▶ [Document segment]:
_____

Anna "Big Annie" Klobuchar Clemenc[a](1888 – 1956; pronounced "Clements"[4]) was an American labor activist. Born in Calumet, Michigan, she founded and served as president of the local Women's Auxiliary No. 15 of the Western Federation of Miners and was an active participant in the Copper Country Strike of 1913–1914. She is an inducted member of the Michigan Women's Hall of Fame.
Biography[]
Clemenc was born in 1888 in Calumet, Michigan, to George and Mary Klobuchar, and was the eldest of five children.[5] Her parents were Slovenian immigrants; George was employed in one of the Calumet and Hecla mines and Mary was a domestic worker.
Education[]
Clemenc graduated from the eighth grade at a school operated by the Calumet and Hecla Mining Company. She then began working with a local church giving aid to crippled miners and assisted her family financially by doing laundry. Because of her 6-foot-2-inch (1.88 m) height, Clemenc was commonly known as "Big Annie" and less commonly as "Tall Annie".
First marriage[]
At age eighteen, Anna married Slovenian miner Joseph Clemenc. The only description of Joseph came from Anna's brother Frank, who stated that he was 6 feet 4 inches (1.93 m) tall and "quiet and mild-mannered." Following Joseph's repeated physical abuse of Anna and marital discord related to Joseph's alcoholism, the couple divorced around 1914.

_____

▶ [Stored data]:

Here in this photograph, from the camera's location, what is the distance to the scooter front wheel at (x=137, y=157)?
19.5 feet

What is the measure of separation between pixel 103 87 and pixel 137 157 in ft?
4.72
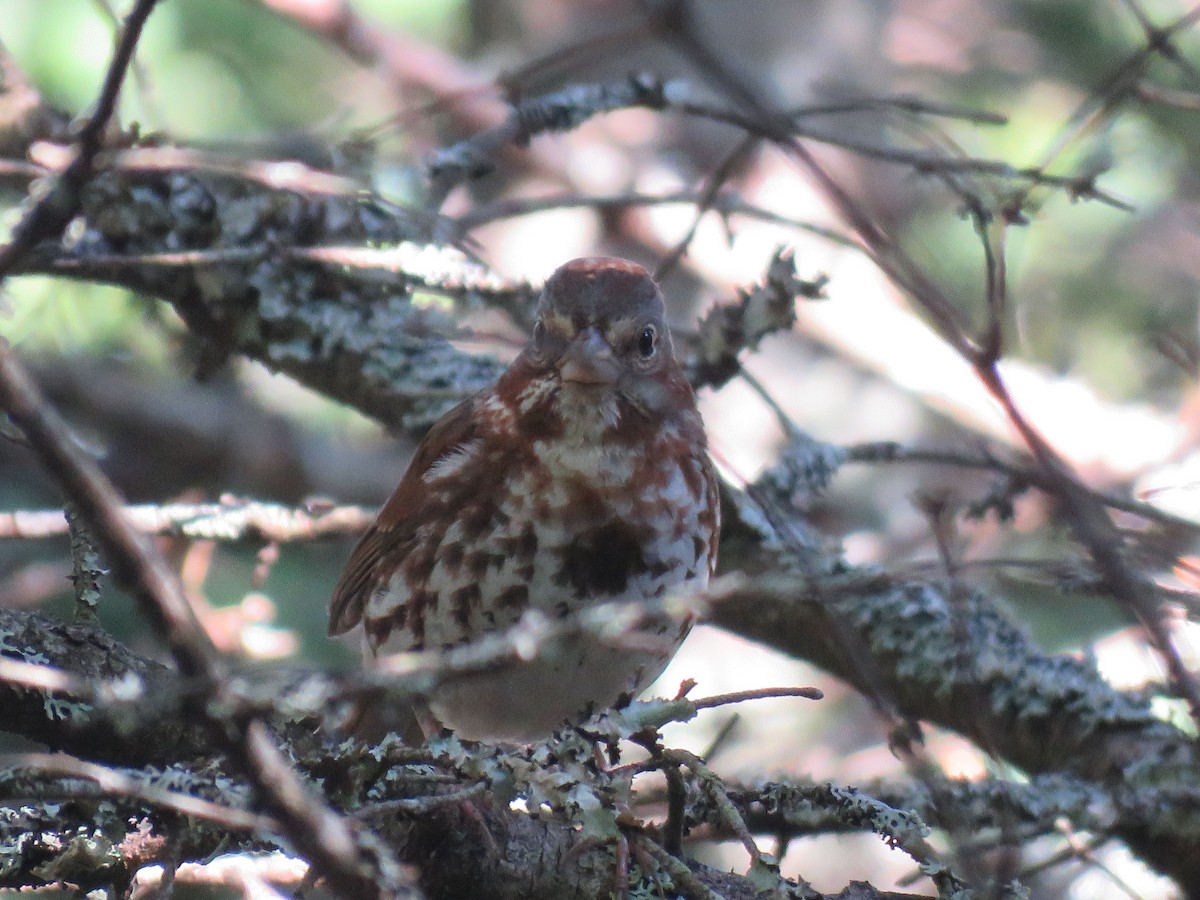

_____

▶ [Set exercise A]:
In the Anna Clemenc biography, Women's Auxiliary No. 15 belonged to which organization?
▶ [Set exercise B]:
Please decide whether each statement agrees with the Anna Clemenc biography, answering yes or no and quoting the deciding words: (i) Clemenc was the youngest of five children. (ii) Clemenc's mother was a domestic worker. (iii) Joseph Clemenc was said to be 6 feet 4 inches tall.
The material placed after the Anna Clemenc biography stands apart from it.

▶ [Written response A]:
The Western Federation of Miners.

▶ [Written response B]:
(i) No: "was the eldest of five children"
(ii) Yes: "Mary was a domestic worker"
(iii) Yes: "he was 6 feet 4 inches (1.93 m) tall"